La reina de los avispones es el centro y la base de toda la gran familia. Es ella quien da inicio al nuevo nido: lo levanta por sí misma y cría a sus primeros futuros ayudantes. Pero incluso después de su aparición, la importancia de la reina no disminuye en absoluto, ya que siempre será la única fuente de nuevos individuos en la familia.
La reina del avispón se distingue notablemente de toda la familia por su tamaño, pero esto es solo una diferencia externa. La característica principal de esta única hembra capaz de reproducirse en la familia es su ciclo vital, que contiene muchas cosas interesantes y sorprendentes.
Nota
Todos los individuos obreros en el nido de avispones, al igual que en otros insectos sociales, son hembras.

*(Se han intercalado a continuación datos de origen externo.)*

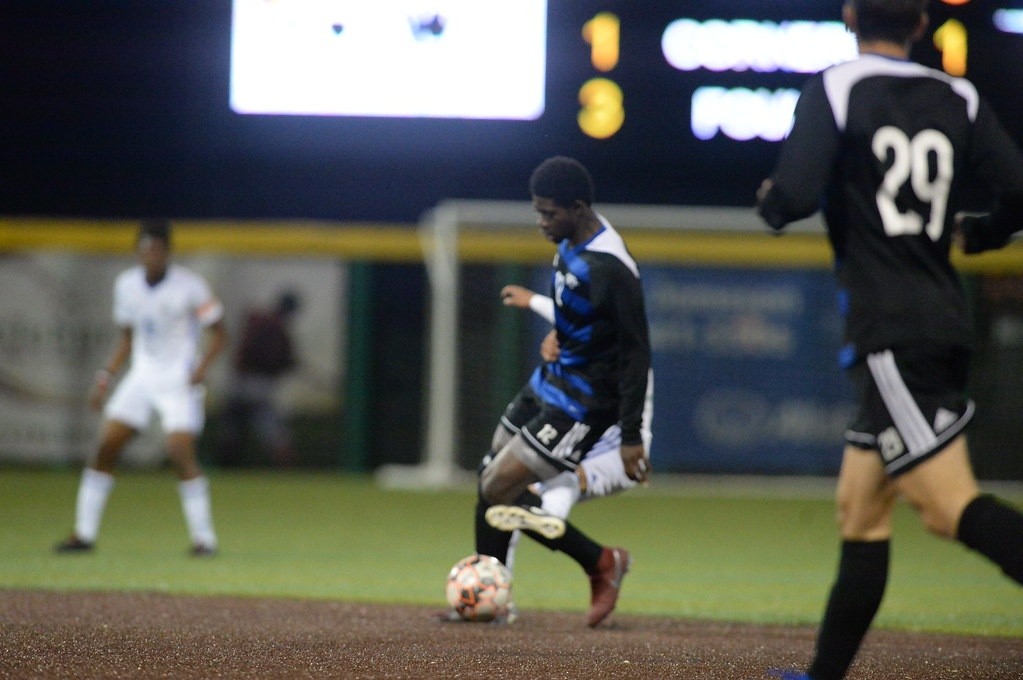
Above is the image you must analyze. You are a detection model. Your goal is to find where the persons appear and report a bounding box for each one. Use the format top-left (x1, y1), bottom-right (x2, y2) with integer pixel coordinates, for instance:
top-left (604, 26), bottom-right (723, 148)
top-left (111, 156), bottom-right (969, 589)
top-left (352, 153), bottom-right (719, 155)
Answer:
top-left (53, 209), bottom-right (226, 555)
top-left (229, 287), bottom-right (304, 462)
top-left (447, 157), bottom-right (657, 628)
top-left (752, 1), bottom-right (1023, 680)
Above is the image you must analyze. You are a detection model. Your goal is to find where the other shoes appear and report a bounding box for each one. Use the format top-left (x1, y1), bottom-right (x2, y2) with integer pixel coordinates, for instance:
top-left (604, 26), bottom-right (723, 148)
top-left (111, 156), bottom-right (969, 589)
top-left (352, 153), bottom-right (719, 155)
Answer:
top-left (55, 536), bottom-right (92, 552)
top-left (487, 504), bottom-right (566, 537)
top-left (193, 546), bottom-right (215, 559)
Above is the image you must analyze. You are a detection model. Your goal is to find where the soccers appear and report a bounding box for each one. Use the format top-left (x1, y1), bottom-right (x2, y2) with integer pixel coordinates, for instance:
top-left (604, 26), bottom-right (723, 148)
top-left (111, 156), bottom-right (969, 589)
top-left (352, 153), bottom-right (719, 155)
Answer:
top-left (448, 554), bottom-right (514, 621)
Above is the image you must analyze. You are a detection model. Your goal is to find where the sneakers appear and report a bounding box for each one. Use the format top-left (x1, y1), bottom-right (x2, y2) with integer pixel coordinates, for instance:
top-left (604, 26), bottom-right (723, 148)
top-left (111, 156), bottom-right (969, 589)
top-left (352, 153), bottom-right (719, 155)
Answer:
top-left (585, 546), bottom-right (631, 629)
top-left (432, 603), bottom-right (516, 625)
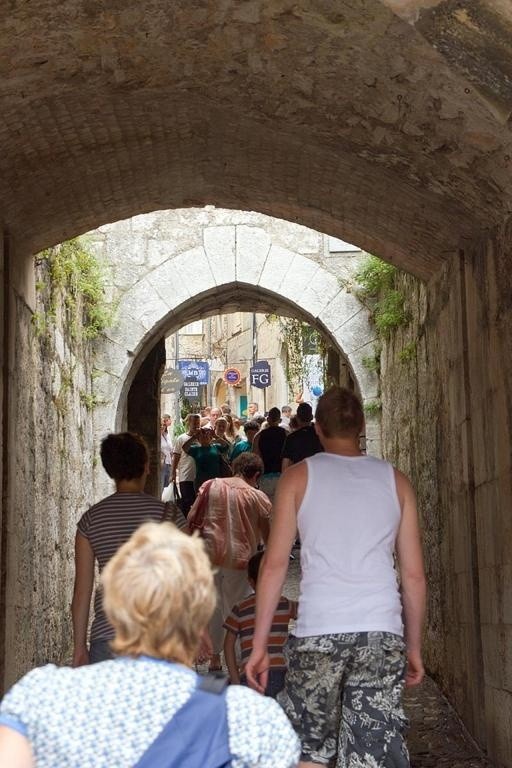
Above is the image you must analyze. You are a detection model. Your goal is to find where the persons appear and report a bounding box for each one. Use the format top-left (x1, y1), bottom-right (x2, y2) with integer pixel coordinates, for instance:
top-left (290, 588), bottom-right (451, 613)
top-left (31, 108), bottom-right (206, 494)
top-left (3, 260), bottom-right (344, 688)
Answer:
top-left (70, 431), bottom-right (215, 669)
top-left (186, 450), bottom-right (272, 677)
top-left (154, 401), bottom-right (332, 550)
top-left (220, 551), bottom-right (299, 700)
top-left (1, 519), bottom-right (303, 768)
top-left (244, 385), bottom-right (426, 767)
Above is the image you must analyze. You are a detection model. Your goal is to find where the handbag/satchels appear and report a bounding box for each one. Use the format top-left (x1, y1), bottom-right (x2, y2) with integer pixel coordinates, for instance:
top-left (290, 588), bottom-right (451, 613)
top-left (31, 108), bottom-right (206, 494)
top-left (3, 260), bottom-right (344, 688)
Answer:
top-left (190, 496), bottom-right (209, 537)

Por lo general, en cada familia de avispones solo hay una reina. Toda la vida rápida pero precisamente organizada del nido gira en torno a ella. Solo en algunas especies (y aun así, raramente) puede observarse poliginia (del inglés 'poly' – muchas, 'queen' – reina), un fenómeno en el que varias hembras ponen huevos en el nido a la vez.
En la gran mayoría de los casos, los individuos obreros de los avispones no son capaces de reproducirse; sin embargo, en algunas especies, bajo la influencia de las condiciones ambientales, pueden ocurrir ciertos cambios hormonales. Como resultado de estas alteraciones, hembras aisladas obtienen la capacidad de poner huevos no fertilizados, de los cuales nacerán individuos obreros similares a ellas. Cabe señalar que, a pesar de su sexo y capacidad de reproducción, esa hembra de avispón no puede denominarse reina.
Apariencia, características y fotos de la reina de los avispones
La reina del avispón es el individuo más grande de la colonia. Por ejemplo, la hembra principal del avispón europeo alcanza los 3 cm de largo, mientras que las dimensiones de una obrera son mucho más modestas: solo 2 cm. Sin embargo, estas cifras no son el límite: en los avispones tropicales, la reina puede alcanzar los 5,5 cm de largo.
En la foto se muestra a la reina del avispón en el nido:

Pero, a pesar de su tamaño considerable, es fácil confundir a la reina con una obrera común: esto es probable si la hembra principal está sola, alejada del nido y no hay con quién compararla cuando se alimenta o recoge material de construcción.
Por lo general, la reina de los avispones vuela a principios de la primavera, cuando tiene que recolectar comida para su progenie, o bien al final del otoño, después del enjambrazón nupcial.
Entre las flores, los árboles o si entra accidentalmente en una vivienda, la reina del avispón parece una avispa grande común. En la foto inferior se aprecia claramente que tiene la típica cintura de avispa, las características bandas negras en el abdomen con base marrón y una mancha marrón en forma de herradura en el dorso:

Por lo tanto, en la gran mayoría de los casos, la reina del avispón tiene la misma coloración que todos los demás habitantes del nido. Es por ello que, incluso con su gran tamaño, en una gran aglomeración de obreras no será fácil encontrar a su reina.
En la foto se muestra a la reina de los avispones en el centro de la colonia:


Dato interesante
En la combinación de colores contrastantes de su coloración se basa un principio original de camuflaje visual de los insectos. Cuando un depredador quiere atrapar a un individuo de un grupo grande, el movimiento caótico de cientos de cuerpos rayados crea un oleaje desordenado ante sus ojos, en el que es difícil distinguir a una presa concreta. Un excelente ejemplo de este principio son las cebras, que por eso tienen su característico pelaje rayado. En cuanto a los avispones, su coloración les llegó de sus pacíficos ancestros, las abejas, que se veían obligadas a defenderse de los depredadores por todos los medios.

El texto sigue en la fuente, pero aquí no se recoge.